Re: pg_multixact not getting truncated

From: Josh Berkus <josh(at)agliodbs(dot)com>
To: Jim Nasby <Jim(dot)Nasby(at)BlueTreble(dot)com>, pgsql-hackers(at)postgresql(dot)org
Subject: Re: pg_multixact not getting truncated
Date: 2014-11-05 19:15:10
Message-ID: 545A773E.1000004@agliodbs.com
Views: Raw Message | Whole Thread | Download mbox | Resend email
Thread:
Lists: pgsql-hackers

On 11/05/2014 10:40 AM, Jim Nasby wrote:
> On 11/3/14, 7:40 PM, Josh Berkus wrote:
>> On 11/03/2014 05:24 PM, Josh Berkus wrote:
>>> BTW, the reason I started poking into this was a report from a user that
>>> they have a pg_multixact directory which is 21GB in size, and is 2X the
>>> size of the database.
>>>
>>> Here's XID data:
>>>
>>> Latest checkpoint's NextXID: 0/1126461940
>>> Latest checkpoint's NextOID: 371135838
>>> Latest checkpoint's NextMultiXactId: 162092874
>>> Latest checkpoint's NextMultiOffset: 778360290
>>> Latest checkpoint's oldestXID: 945761490
>>> Latest checkpoint's oldestXID's DB: 370038709
>>> Latest checkpoint's oldestActiveXID: 1126461940
>>> Latest checkpoint's oldestMultiXid: 123452201
>>> Latest checkpoint's oldestMulti's DB: 370038709
>>>
>>> Oldest mxid file is 29B2, newest is 3A13
>>>
>>> No tables had a relminmxid of 1 (some of the system tables were 0,
>>> though), and the data from pg_class and pg_database is consistent.
>>
>> More tidbits:
>>
>> I just did a quick check on customer systems (5 of them). This only
>> seems to be happening on customer systems where I specifically know
>> there is a high number of FK lock waits (the system above gets around
>> 1000 per minute that we know of). Other systems with higher transaction
>> rates don't exhibit this issue; I checked a 9.3.5 database which
>> normally needs to do XID wraparound once every 10 days, and it's
>> pg_multixact is only 48K (it has one file, 0000).
>>
>> Note that pg_clog on the bad machine is only 64K in size.
>>
>> How many IDs are there per mxid file?
> #define MULTIXACT_OFFSETS_PER_PAGE (BLCKSZ / sizeof(MultiXactOffset))
>
> So for 8k blocks, there are 2k offsets (really MultiXactIds) per page,
> 32 pages per SLRU segment.
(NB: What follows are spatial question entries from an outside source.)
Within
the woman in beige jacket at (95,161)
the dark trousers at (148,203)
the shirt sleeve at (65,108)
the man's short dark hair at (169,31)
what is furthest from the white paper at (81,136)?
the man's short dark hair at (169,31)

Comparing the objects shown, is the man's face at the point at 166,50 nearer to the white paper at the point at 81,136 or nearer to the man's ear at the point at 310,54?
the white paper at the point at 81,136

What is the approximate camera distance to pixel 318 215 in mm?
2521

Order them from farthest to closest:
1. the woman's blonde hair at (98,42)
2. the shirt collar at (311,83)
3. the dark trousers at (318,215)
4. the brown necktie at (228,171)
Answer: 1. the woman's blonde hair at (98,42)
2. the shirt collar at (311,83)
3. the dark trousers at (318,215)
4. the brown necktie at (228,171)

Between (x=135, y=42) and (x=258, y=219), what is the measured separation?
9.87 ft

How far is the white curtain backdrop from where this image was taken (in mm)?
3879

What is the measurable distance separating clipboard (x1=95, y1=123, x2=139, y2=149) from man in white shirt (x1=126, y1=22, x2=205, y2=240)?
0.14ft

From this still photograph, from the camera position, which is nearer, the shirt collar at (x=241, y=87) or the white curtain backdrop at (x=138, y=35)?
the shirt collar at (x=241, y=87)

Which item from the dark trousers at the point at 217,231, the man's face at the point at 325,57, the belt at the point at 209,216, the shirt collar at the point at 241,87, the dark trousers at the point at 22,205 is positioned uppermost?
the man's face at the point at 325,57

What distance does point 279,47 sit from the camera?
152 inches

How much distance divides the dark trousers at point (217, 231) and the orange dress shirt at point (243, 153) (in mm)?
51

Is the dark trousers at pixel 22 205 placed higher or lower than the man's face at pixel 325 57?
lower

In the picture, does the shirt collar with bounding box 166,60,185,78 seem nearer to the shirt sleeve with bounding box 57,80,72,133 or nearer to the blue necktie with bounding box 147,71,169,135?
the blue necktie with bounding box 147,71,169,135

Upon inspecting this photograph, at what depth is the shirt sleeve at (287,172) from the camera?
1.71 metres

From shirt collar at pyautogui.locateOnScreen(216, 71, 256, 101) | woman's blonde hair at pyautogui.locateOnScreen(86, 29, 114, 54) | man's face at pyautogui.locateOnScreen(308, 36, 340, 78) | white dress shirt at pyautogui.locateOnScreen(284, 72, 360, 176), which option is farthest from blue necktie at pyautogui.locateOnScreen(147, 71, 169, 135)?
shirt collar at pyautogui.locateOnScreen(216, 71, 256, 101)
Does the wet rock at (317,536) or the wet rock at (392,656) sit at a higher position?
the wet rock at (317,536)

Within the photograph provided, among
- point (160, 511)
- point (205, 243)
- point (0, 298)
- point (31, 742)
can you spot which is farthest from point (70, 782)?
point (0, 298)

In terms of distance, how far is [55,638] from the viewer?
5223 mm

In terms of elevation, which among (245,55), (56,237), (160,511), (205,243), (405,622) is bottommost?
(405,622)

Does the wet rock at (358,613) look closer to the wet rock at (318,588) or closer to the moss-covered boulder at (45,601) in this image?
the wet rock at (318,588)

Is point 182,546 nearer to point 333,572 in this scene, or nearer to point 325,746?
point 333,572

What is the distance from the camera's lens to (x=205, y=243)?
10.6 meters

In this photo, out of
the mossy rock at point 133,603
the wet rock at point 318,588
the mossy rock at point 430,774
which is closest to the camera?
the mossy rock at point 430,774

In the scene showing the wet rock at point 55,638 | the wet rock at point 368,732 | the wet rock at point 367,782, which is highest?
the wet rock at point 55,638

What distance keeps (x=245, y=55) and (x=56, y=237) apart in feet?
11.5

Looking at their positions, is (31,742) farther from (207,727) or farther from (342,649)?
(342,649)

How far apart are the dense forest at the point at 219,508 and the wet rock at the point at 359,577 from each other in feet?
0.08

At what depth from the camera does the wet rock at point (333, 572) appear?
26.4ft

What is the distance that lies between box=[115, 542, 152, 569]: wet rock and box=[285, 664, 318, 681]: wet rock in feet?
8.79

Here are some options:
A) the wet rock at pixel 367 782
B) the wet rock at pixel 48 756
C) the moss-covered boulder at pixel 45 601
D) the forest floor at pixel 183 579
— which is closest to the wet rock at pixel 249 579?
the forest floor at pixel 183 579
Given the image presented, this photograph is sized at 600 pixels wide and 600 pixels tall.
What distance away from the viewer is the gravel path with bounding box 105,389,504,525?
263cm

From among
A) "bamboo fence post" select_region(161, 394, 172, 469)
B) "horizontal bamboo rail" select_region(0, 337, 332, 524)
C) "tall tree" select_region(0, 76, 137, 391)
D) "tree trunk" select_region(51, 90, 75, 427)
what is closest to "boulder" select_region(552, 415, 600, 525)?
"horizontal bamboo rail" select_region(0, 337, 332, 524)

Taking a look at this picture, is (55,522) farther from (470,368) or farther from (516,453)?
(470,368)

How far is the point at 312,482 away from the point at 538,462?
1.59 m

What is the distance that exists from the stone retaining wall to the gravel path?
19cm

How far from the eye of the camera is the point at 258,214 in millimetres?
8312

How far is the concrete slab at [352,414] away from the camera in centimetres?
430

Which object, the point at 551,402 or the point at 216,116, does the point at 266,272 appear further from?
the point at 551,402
Your file names aren't making sense to me. :(
> If I'm doing the math correctly, 29B2 is MXID 699 531 264 and 3A13 is
> 974 323 712. You're only looking in pg_multixact/members/, yes?

These are members, not offsets. What's stored in members?

> Relevant code starts in vacuum.c/vac_update_datfrozenxid()
>
> If there's any rows in pg_class for tables/matviews/toast with either
> relfrozenxid > next XID or relminmxid > next MXID then the code
> *silently* pulls the plug right there. IMO we should at least issue a
> warning.

Wait, how would that situation arise in the first place? Wraparound is
supposed to prevent it.

Mind you, I checked pg_class, and it matches the minmxid shown by
pg_database, so that's not the smoking gun.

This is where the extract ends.